**** Reading text ****

And we all get it. We all get that marking is “part of the job” and we can clearly see the tangible results when we design a good assessment with timely feedback. But what are we really creating in the long run? We are creating a population of students that buy into the idea of societal meritocracy: we tell you what to do and how to do it, and then we somehow measure how well you did it. Strangely, though, we are also continually surprised when they are disengaged or simply waiting for their teacher to tell them what they “should” be thinking. We’re not creating free-thinkers who question and explore; we’re creating minions who have learned to comply, because that’s how the system works.
Better yet – we boil a student’s entire year of progress and learning own into a single number or a letter grade. Perfect. Education in a nutshell.
Today, however, we sit precariously on the cusp of greatness. What I can only describe as a technological revolution is putting an immense amount of pressure on the age-old traditions of the educational landscape. Industry norms are changing at lightning fast speed, to the point where even the concept of “work,” “job” and “career” are totally different than they were five years ago. Don’t get me wrong, technology has its limits and this new reality we are creating is relatively unknown – but that doesn’t change the nature of our function as educators: which is to get students from point A to point B.

****

▸ **Aim**:
Quote the passage on marking and education word for word, starting at "And we all get" and ending after "in a nutshell.".

**** Given records ****

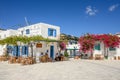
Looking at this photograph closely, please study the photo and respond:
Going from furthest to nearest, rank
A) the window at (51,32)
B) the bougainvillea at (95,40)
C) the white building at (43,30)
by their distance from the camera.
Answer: the window at (51,32) < the bougainvillea at (95,40) < the white building at (43,30)

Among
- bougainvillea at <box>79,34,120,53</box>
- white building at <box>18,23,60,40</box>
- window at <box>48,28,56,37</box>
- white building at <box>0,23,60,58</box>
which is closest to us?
white building at <box>0,23,60,58</box>

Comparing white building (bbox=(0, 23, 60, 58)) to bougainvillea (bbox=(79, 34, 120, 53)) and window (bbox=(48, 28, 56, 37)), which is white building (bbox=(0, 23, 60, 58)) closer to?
window (bbox=(48, 28, 56, 37))

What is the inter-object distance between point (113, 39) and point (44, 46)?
11.0 metres

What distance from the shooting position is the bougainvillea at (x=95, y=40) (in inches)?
1105

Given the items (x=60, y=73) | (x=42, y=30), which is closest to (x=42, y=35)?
(x=42, y=30)

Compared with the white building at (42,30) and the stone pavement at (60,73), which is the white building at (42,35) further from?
the stone pavement at (60,73)

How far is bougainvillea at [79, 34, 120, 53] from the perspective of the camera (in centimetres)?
2808

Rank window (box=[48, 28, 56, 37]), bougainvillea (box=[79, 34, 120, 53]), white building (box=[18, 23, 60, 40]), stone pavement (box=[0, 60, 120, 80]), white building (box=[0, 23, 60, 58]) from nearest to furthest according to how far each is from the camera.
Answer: stone pavement (box=[0, 60, 120, 80]) < white building (box=[0, 23, 60, 58]) < white building (box=[18, 23, 60, 40]) < bougainvillea (box=[79, 34, 120, 53]) < window (box=[48, 28, 56, 37])

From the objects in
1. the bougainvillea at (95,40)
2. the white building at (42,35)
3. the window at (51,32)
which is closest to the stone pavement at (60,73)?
the white building at (42,35)

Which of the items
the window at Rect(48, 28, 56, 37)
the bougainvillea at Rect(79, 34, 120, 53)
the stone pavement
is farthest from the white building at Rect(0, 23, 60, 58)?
the stone pavement

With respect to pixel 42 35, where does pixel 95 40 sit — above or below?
below

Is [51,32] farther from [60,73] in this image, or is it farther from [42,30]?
[60,73]

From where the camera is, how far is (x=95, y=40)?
29.6 m

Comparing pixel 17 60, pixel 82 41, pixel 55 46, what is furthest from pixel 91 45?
pixel 17 60
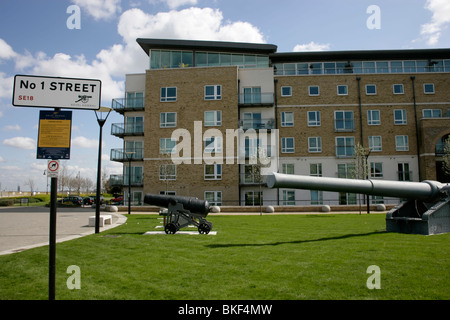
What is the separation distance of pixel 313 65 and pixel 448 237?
3325cm

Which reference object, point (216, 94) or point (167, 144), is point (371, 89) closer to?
point (216, 94)

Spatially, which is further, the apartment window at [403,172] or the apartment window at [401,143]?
the apartment window at [401,143]

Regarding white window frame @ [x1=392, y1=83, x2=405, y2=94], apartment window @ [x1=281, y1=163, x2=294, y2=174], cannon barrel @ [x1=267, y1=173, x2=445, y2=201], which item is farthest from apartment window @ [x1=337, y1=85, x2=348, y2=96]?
cannon barrel @ [x1=267, y1=173, x2=445, y2=201]

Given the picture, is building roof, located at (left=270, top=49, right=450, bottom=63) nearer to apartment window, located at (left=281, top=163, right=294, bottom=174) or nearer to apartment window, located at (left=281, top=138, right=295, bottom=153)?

****

▸ **Output of the exercise**:
And we all get it. We all get that marking is “part of the job” and we can clearly see the tangible results when we design a good assessment with timely feedback. But what are we really creating in the long run? We are creating a population of students that buy into the idea of societal meritocracy: we tell you what to do and how to do it, and then we somehow measure how well you did it. Strangely, though, we are also continually surprised when they are disengaged or simply waiting for their teacher to tell them what they “should” be thinking. We’re not creating free-thinkers who question and explore; we’re creating minions who have learned to comply, because that’s how the system works.
Better yet – we boil a student’s entire year of progress and learning own into a single number or a letter grade. Perfect. Education in a nutshell.